=== SOURCE RECORDS ===

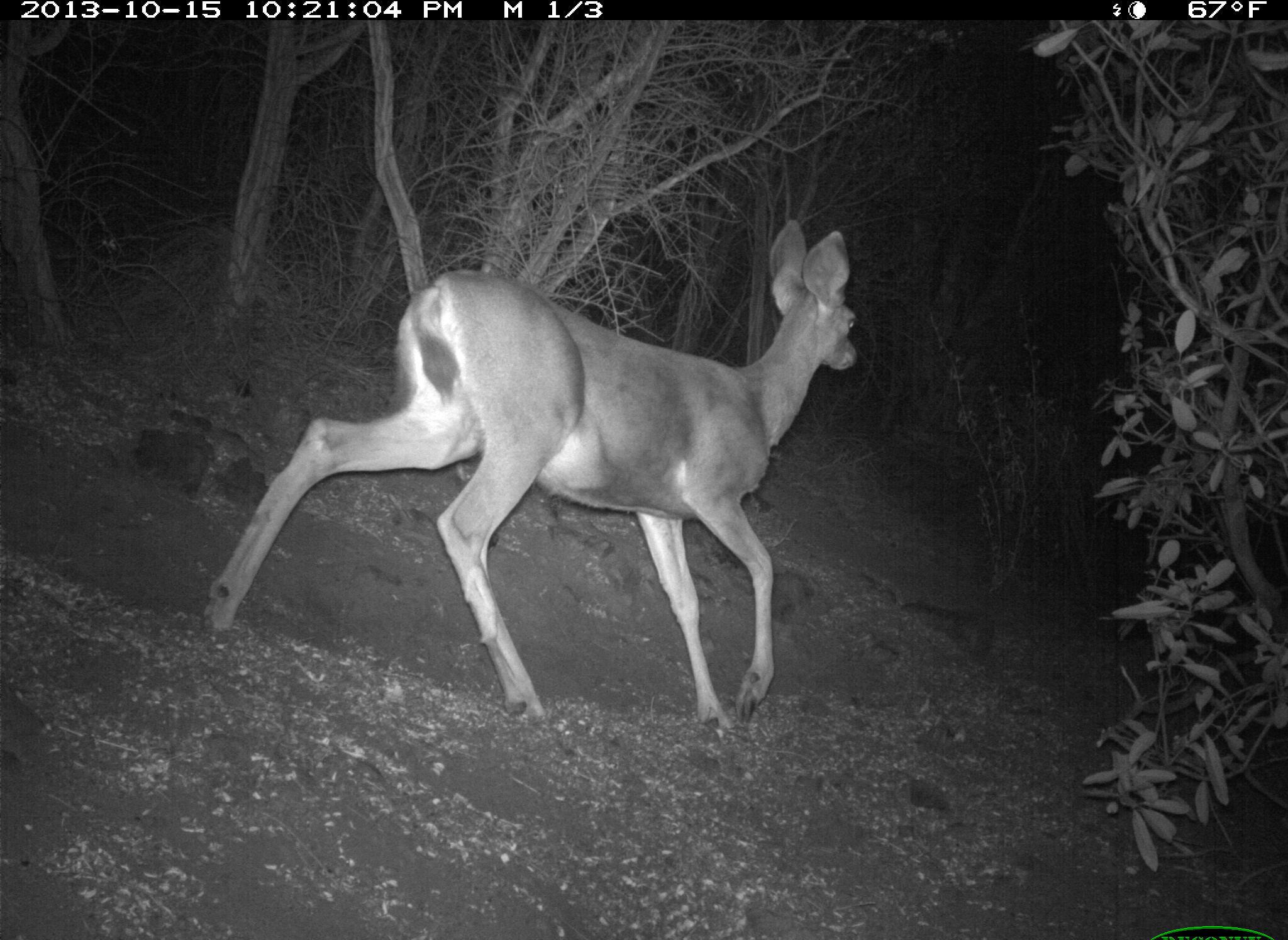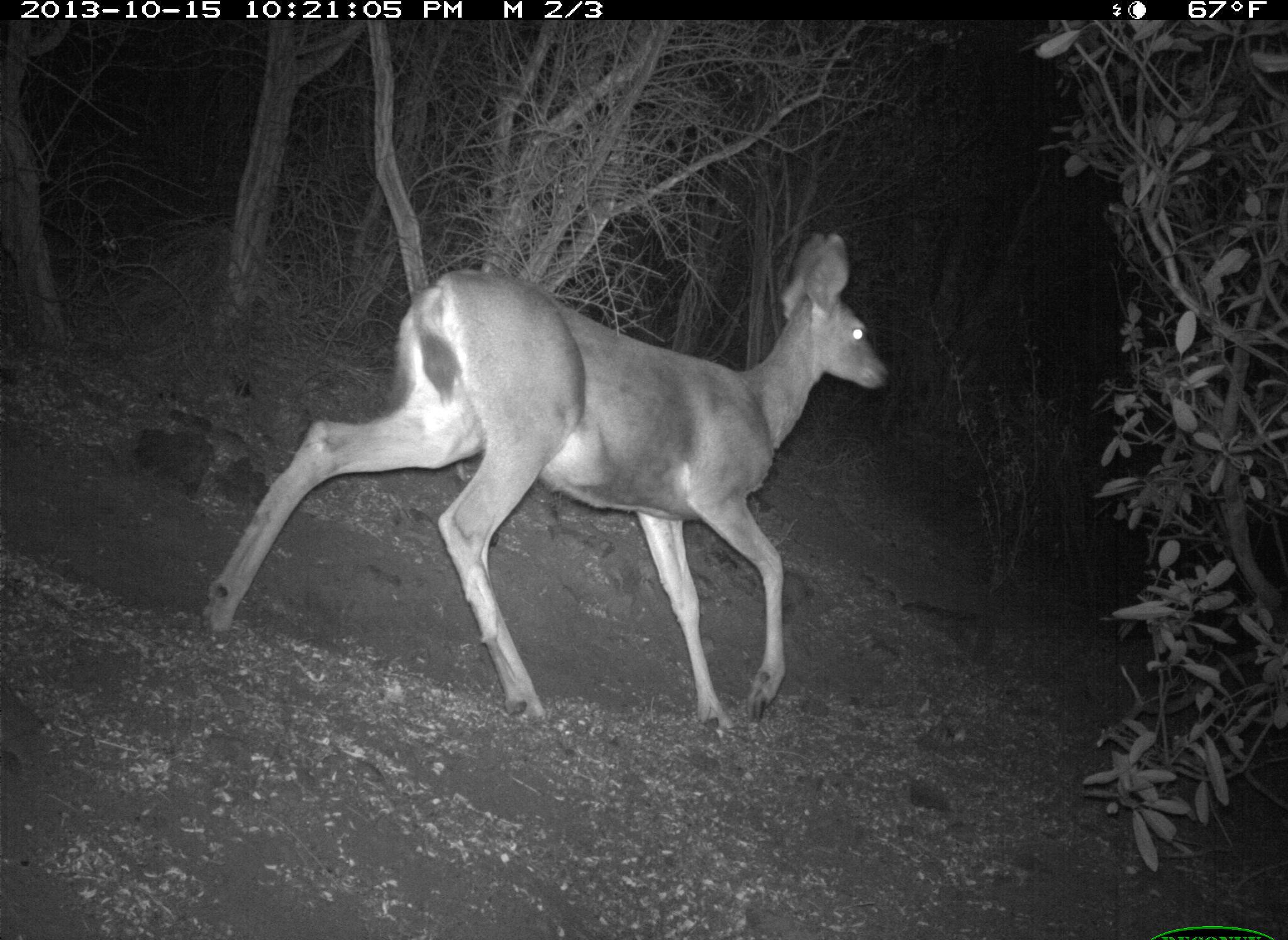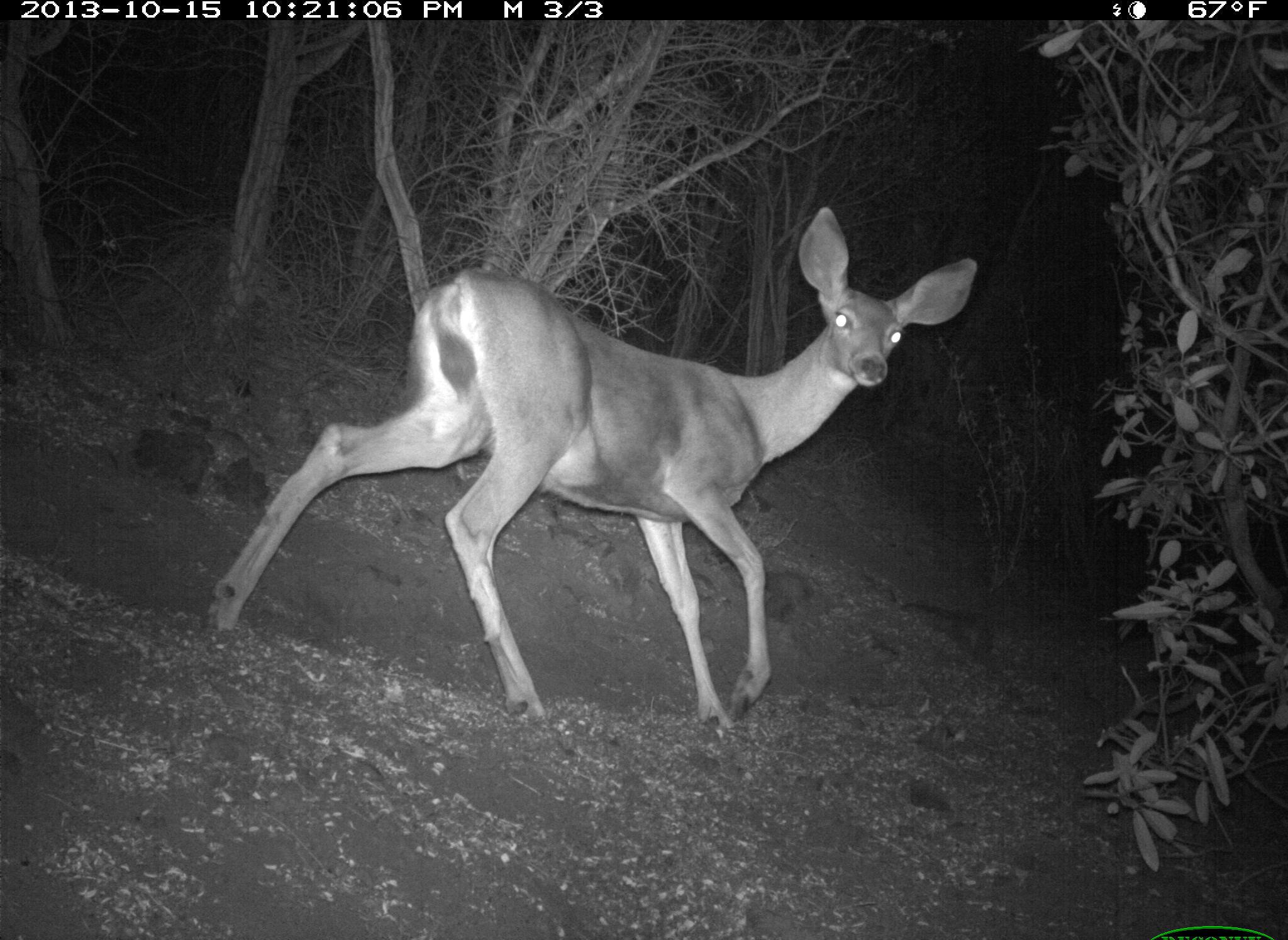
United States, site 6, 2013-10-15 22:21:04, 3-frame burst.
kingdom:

---

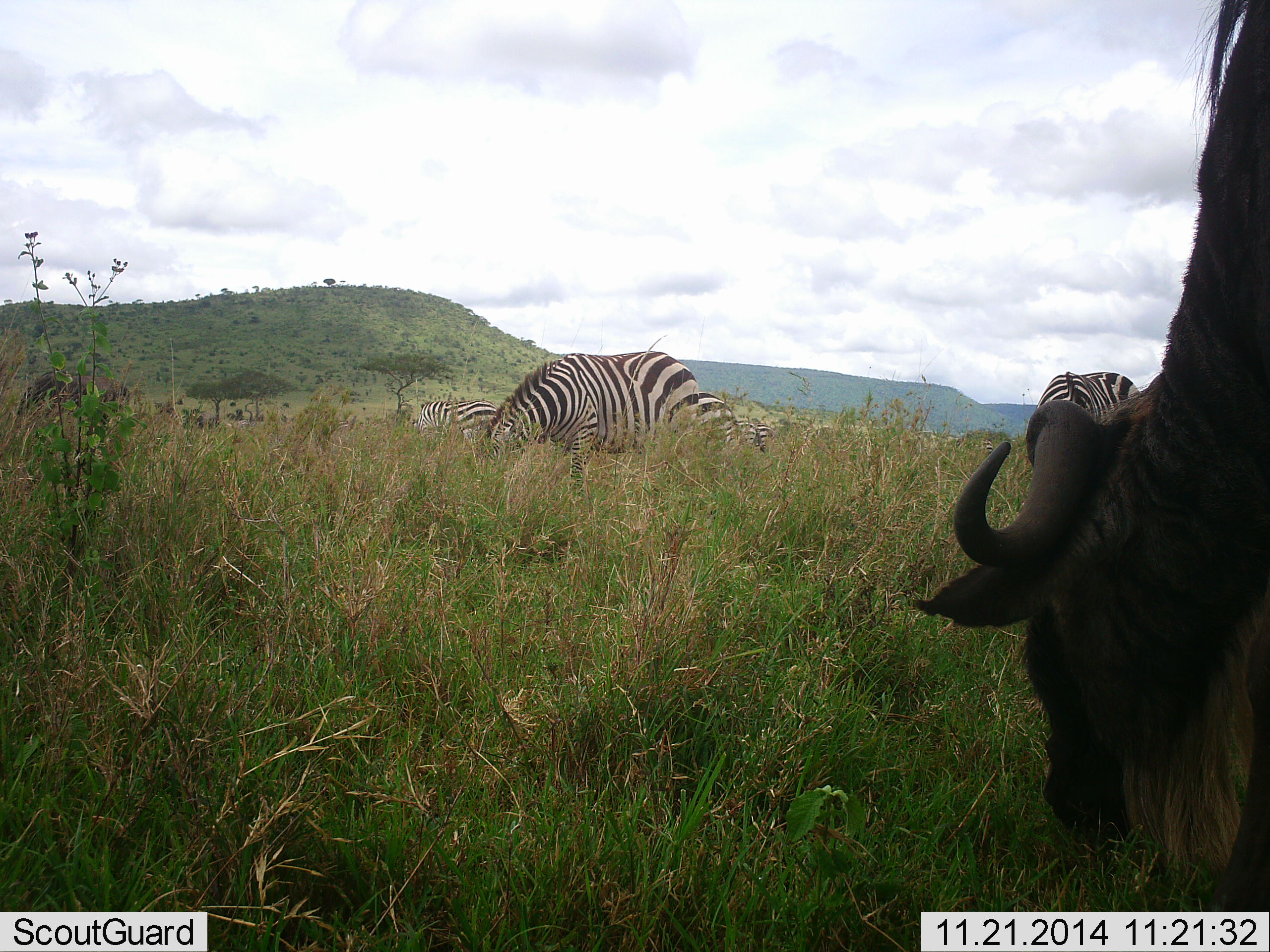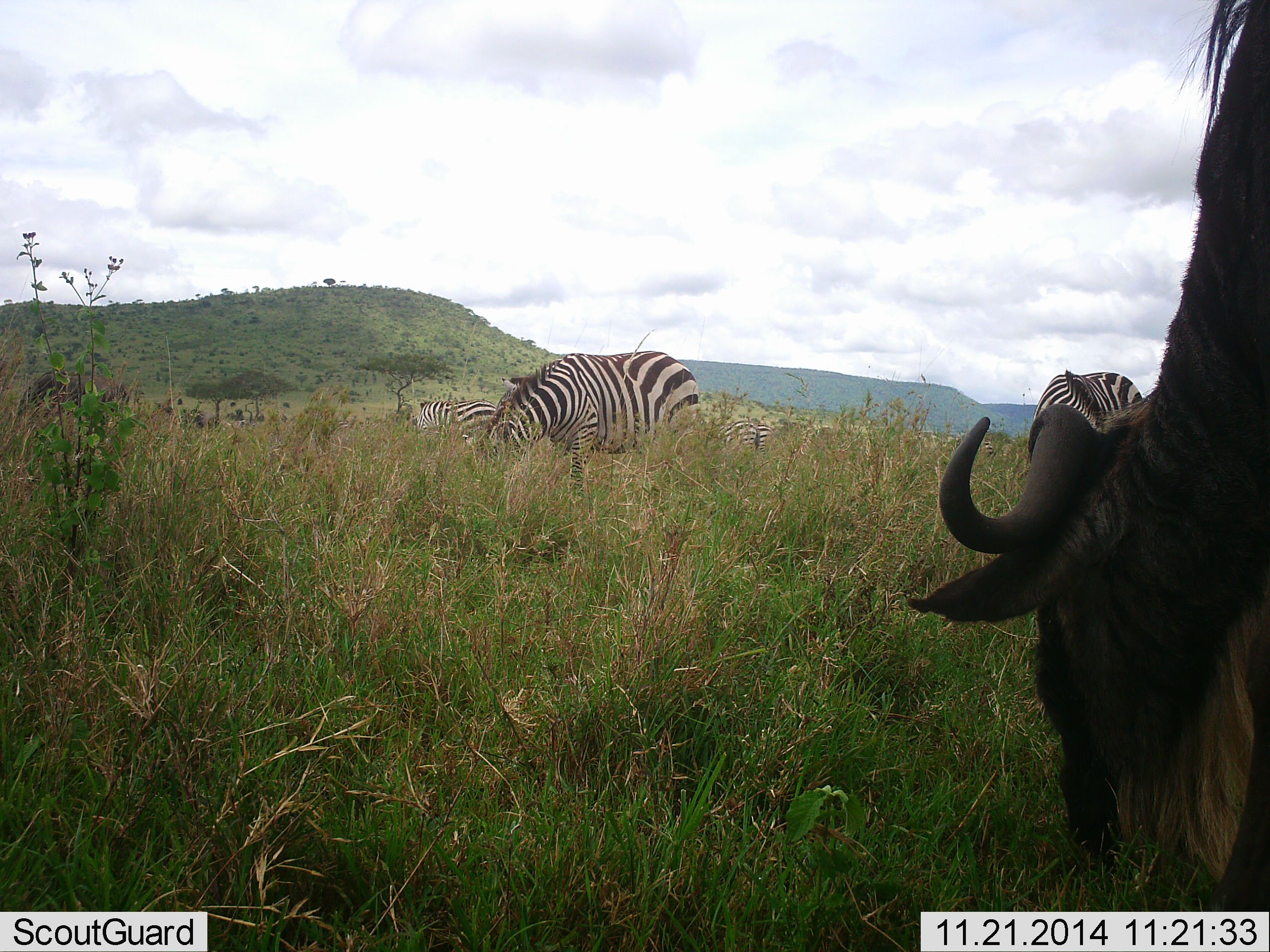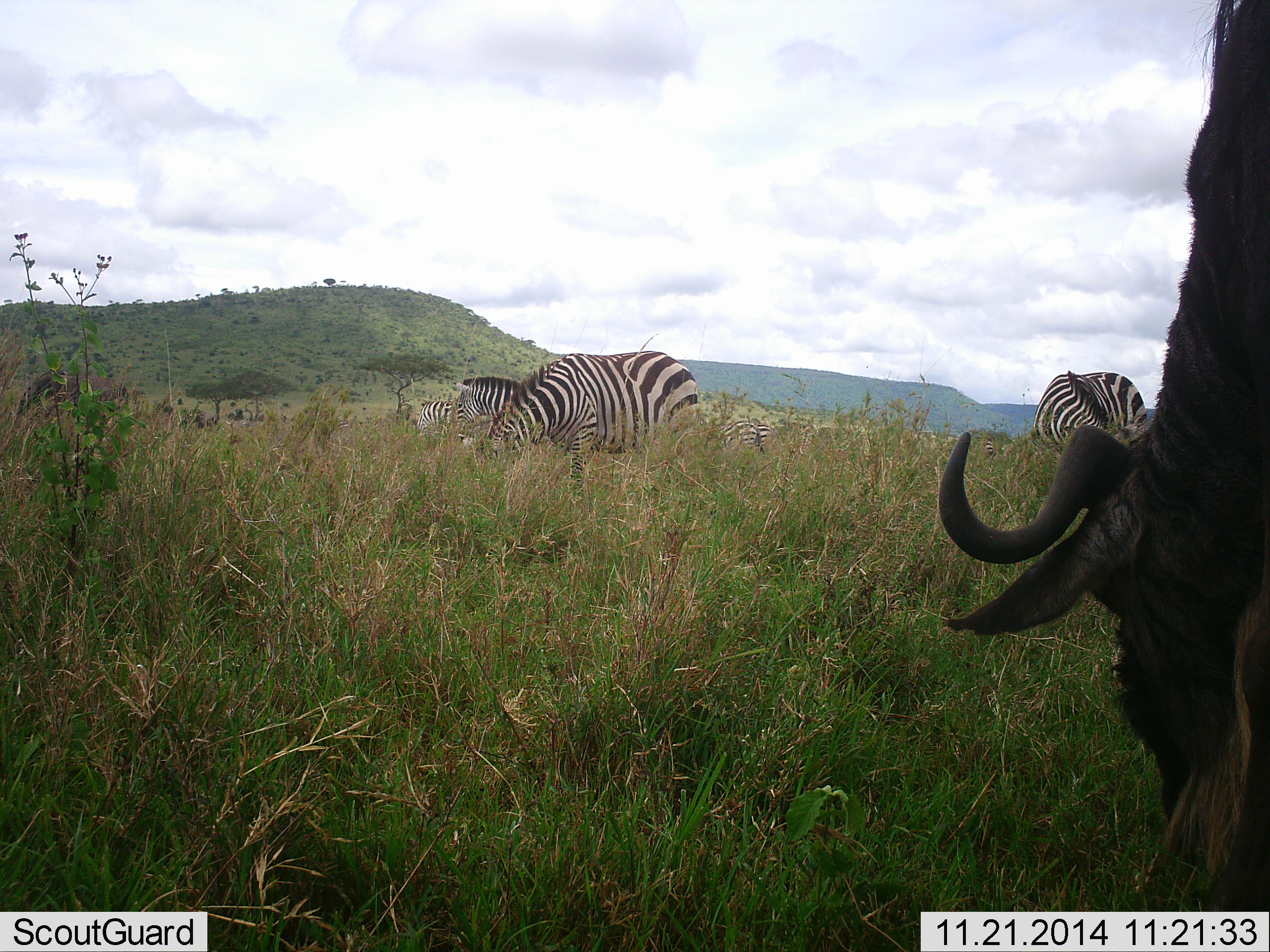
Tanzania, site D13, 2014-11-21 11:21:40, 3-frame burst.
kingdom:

=== YOUR TASK ===
The lines in the entries above that carry the word "frame" must be copied.

=== YOUR SOLUTION ===
United States, site 6, 2013-10-15 22:21:04, 3-frame burst.
Tanzania, site D13, 2014-11-21 11:21:40, 3-frame burst.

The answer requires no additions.